Navigieren Sie zu der Dateifreigabe, für die Sie den öffentlichen Zugriff deaktivieren möchten. Wählen Sie im Dienstmenü unter Einstellungen die Option Konfiguration aus. Legen Sie den Zugriff des öffentlichen Netzwerks auf "Deaktiviert" fest, und wählen Sie dann " Speichern" aus.

Einschränken des Zugriffs auf den öffentlichen Endpunkt auf bestimmte virtuelle Netzwerke

Wenn Sie das Speicherkonto auf bestimmte virtuelle Netzwerke einschränken, lassen Sie Anforderungen an den öffentlichen Endpunkt aus den angegebenen virtuellen Netzwerken zu. Hierzu werden sogenannte Dienstendpunkte des virtuellen Netzwerks verwendet. Die Nutzung ist mit oder ohne private Endpunkte möglich.

Für klassische Dateifreigaben:

Navigieren Sie zu dem Speicherkonto, für das Sie den öffentlichen Endpunkt auf bestimmte virtuelle Netzwerke einschränken möchten. Wählen Sie im Inhaltsverzeichnis des Speicherkontos den Eintrag Netzwerke aus.

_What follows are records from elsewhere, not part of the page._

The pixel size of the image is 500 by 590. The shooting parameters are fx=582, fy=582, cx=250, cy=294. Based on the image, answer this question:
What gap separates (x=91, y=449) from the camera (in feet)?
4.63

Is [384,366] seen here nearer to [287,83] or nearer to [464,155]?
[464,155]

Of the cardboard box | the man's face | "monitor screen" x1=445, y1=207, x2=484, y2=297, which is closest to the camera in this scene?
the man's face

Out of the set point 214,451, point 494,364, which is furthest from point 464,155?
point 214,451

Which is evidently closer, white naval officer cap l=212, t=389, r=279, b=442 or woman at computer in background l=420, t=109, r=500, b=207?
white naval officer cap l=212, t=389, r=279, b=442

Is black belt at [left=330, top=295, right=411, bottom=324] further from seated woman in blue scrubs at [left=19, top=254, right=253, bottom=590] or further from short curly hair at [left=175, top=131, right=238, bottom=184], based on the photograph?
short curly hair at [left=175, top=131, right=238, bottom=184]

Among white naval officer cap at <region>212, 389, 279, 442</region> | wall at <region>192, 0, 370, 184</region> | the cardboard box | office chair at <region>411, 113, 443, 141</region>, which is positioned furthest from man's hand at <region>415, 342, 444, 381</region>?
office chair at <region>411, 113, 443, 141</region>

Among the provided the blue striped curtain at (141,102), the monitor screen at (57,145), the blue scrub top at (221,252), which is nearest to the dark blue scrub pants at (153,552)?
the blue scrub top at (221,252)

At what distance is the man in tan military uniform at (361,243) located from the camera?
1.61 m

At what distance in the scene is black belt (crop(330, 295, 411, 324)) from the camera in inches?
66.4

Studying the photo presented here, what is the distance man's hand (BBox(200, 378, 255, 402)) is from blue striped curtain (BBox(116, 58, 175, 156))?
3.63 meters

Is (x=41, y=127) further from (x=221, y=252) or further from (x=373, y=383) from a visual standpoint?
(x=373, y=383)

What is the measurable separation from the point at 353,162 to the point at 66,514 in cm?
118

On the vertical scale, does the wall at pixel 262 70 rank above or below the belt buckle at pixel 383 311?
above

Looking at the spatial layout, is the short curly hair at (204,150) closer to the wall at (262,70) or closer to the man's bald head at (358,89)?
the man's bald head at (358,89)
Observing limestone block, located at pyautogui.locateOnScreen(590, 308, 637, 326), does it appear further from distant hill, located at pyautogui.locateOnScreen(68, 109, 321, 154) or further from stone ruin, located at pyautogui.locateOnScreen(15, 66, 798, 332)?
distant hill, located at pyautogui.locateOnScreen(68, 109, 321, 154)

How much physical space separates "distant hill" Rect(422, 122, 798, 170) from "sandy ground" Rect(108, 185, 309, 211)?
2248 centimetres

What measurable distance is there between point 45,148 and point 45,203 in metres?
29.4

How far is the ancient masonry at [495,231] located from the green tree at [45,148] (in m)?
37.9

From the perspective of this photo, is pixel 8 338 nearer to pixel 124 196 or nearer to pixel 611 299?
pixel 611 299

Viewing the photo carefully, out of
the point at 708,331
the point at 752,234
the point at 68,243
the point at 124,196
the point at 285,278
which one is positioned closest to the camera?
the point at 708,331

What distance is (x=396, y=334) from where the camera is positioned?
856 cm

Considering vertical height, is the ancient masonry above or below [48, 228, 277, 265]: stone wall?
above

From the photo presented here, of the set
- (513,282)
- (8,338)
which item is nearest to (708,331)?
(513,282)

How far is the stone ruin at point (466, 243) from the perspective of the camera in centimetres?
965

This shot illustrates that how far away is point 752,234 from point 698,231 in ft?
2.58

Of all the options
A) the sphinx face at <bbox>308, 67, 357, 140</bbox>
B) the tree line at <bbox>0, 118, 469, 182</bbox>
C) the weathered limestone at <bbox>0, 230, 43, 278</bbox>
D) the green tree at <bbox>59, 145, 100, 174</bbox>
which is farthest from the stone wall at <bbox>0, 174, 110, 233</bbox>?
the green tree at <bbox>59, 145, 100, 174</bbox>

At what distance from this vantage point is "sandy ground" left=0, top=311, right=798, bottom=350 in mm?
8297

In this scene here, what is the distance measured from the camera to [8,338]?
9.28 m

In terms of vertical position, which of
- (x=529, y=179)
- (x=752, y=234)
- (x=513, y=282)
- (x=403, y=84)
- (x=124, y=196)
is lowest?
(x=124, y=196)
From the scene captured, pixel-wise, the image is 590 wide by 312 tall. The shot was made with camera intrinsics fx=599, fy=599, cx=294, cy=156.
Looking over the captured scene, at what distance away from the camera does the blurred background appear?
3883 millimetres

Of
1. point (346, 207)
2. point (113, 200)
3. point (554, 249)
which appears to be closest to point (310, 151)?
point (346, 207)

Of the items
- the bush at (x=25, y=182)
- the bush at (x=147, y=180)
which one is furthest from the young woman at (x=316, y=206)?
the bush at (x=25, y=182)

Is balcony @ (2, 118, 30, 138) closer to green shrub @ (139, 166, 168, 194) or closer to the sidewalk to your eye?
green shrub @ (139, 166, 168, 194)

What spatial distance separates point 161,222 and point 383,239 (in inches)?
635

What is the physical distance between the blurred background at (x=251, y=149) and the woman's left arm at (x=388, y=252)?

Wählen Sie oben auf der Seite das Optionsfeld Aktiviert aus ausgewählten virtuellen Netzwerken und IP-Adressen aus. Hierdurch werden einige Einstellungen zum Steuern der Einschränkung des öffentlichen Endpunkts eingeblendet. Wählen Sie + Vorhandenes virtuelles Netzwerk hinzufügen aus, um das jeweilige virtuelle Netzwerk auszuwählen, für das der Zugriff auf das Speicherkonto über den öffentlichen Endpunkt zulässig sein soll. Wählen Sie ein virtuelles Netzwerk und ein Subnetz für dieses virtuelle Netzwerk und dann Aktivieren aus.

Aktivieren Sie Azure-Diensten auf der Liste der vertrauenswürdigen Dienste den Zugriff auf dieses Speicherkonto erlauben, um vertrauenswürdigen Microsoft-Erstanbieterdiensten, z. B. der Azure-Dateisynchronisierung, den Zugriff auf das Speicherkonto zu erlauben.

Screenshot des Networking-Blades mit einem bestimmten virtuellen Netzwerk, das über den öffentlichen Endpunkt auf das Speicherkonto zugreifen darf.

Für Dateifreigaben, die mit dem Ressourcenanbieter Microsoft.FileShares erstellt wurden:

Navigieren Sie zur Dateifreigabe, für die Sie den öffentlichen Zugriff einschränken möchten. Wählen Sie im Dienstmenü unter Einstellungen die Option Konfiguration aus. Wählen Sie unter Öffentlicher Netzwerkzugriff die Option Aktiviert aus ausgewählten virtuellen Netzwerken aus, fügen Sie dann die virtuellen Netzwerke und Subnetze hinzu, die auf die Freigabe zugreifen dürfen, und wählen Sie Speichern aus.